Quienes llevaron a la izquierda al marasmo ideológico, impidiendo su necesaria renovación, han compatibilizado tal deconstrucción o incluso han derivado con mayor incidencia hacia la posición de intelectuales orgánicos del nacionalismo. De forma que mientras resulta sencillo describir España como Estado de Derecho, se nos pretende introducir como supuesta modernidad en los abracadabrantes laberintos de sociedad cerrada de definir esencias antropomórficas del tipo qué es Euzkadi o qué es Catalunya. ¿No resulta llamativo, y ejemplificador, que quienes nunca protestaron por la persecución cultural durante la dictadura, de la que formaron parte como los casos citados de Javier Tusell y Juan Luis Cebrián, persigan con criterio censor a quienes osan denunciar la lesión a los derechos personales por los nacionalismos? ¿No supera el nivel de la impostura para entrar en el de la inmoralidad la consideración de tusellone de que, en términos de ideas y de modernidad, el xenófobo Sabin Arana es equiparable a Cánovas del Castillo? O ¿cómo entender que el equipo de Juan Alberto Belloch en Interior, dedicado a borrar cualquier huella o prueba incriminatoria sobre los Gal, haya pasado, desde Margarita Robles a Fernando López Agudín a la acomplejada exaltación del nacionalismo sabiniano? ¿Acaso por lavar la mala conciencia por el posible trabajo sucio anterior?.

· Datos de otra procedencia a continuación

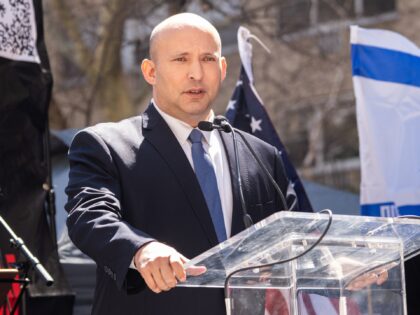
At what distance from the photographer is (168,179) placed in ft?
12.9

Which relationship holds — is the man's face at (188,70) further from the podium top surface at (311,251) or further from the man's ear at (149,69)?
the podium top surface at (311,251)

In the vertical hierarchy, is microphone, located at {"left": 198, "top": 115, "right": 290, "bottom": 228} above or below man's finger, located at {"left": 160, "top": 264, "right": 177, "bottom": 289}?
above

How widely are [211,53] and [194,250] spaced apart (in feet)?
2.46

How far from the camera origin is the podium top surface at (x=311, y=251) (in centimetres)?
310

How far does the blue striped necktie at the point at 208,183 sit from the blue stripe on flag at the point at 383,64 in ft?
8.33

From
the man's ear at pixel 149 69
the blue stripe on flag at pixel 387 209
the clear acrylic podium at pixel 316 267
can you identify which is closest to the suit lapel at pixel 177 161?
the man's ear at pixel 149 69

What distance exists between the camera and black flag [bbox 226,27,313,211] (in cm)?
670

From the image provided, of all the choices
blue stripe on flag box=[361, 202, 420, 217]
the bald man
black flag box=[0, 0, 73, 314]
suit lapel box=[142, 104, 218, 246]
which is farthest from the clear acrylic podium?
blue stripe on flag box=[361, 202, 420, 217]

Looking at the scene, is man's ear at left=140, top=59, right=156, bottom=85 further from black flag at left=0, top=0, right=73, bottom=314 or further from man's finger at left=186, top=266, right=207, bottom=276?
black flag at left=0, top=0, right=73, bottom=314

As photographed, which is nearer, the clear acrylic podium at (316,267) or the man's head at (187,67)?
the clear acrylic podium at (316,267)

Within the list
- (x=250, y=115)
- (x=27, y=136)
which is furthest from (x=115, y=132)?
(x=250, y=115)

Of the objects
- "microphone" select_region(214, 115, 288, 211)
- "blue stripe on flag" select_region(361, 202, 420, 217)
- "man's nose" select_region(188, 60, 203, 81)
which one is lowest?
"blue stripe on flag" select_region(361, 202, 420, 217)

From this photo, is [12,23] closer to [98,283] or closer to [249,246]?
[98,283]

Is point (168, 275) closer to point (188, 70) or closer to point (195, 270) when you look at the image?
point (195, 270)
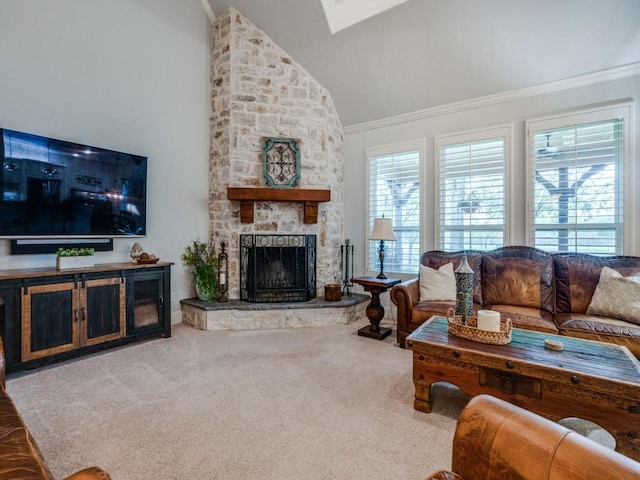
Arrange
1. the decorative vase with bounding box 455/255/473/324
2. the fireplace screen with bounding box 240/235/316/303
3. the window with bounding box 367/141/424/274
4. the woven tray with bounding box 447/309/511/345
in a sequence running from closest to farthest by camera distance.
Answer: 1. the woven tray with bounding box 447/309/511/345
2. the decorative vase with bounding box 455/255/473/324
3. the fireplace screen with bounding box 240/235/316/303
4. the window with bounding box 367/141/424/274

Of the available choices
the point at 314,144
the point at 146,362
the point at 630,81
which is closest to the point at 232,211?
the point at 314,144

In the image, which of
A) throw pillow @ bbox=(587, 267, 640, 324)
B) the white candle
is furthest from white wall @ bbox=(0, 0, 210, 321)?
throw pillow @ bbox=(587, 267, 640, 324)

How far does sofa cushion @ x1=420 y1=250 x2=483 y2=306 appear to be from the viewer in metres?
3.35

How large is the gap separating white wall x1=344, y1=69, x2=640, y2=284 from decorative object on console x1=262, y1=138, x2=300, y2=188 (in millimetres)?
970

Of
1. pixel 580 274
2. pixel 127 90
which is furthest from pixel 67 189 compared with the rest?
pixel 580 274

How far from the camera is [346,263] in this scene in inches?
188

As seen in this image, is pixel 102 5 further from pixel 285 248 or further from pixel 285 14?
pixel 285 248

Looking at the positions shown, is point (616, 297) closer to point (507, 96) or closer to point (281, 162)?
point (507, 96)

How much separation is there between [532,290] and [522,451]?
9.24 feet

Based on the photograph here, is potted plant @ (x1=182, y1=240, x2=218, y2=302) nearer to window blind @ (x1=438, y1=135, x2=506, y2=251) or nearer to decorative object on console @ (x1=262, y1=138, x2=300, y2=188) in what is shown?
decorative object on console @ (x1=262, y1=138, x2=300, y2=188)

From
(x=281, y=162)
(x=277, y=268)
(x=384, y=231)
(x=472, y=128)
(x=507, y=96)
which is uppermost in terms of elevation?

Ahora que el socialismo intenta derivar a un liberalismo semántico, ¿no queda “El País”, como excrecencia de ese “Madrid mitológico” sometido al nacionalismo, situado en los términos de estupidez que definía André Glucksman? ¿No se manifiestan más sus aristas de rancia prosapia de sociedad cerrada, de pseudoprogresismo ultraconservador y liberticida?.

La unidad de España forma parte de la más acendrada legitimidad republicana, de la mejor tradición liberal, tantas veces ejemplificada con niveles de emblema en Bilbao, San Sebastián y Barcelona, entre otras urbes abiertas y, en su día, cosmopolitas.

Así como el terrorismo se alimenta del miedo, y por eso procura provocarlo en dosis socializadoras, así el nacionalismo se alimenta de ese intento de suicidio de España, de esos complejos de culpa de aparentes luchadores por la libertad que siempre han sido más bien luchadores contra ella.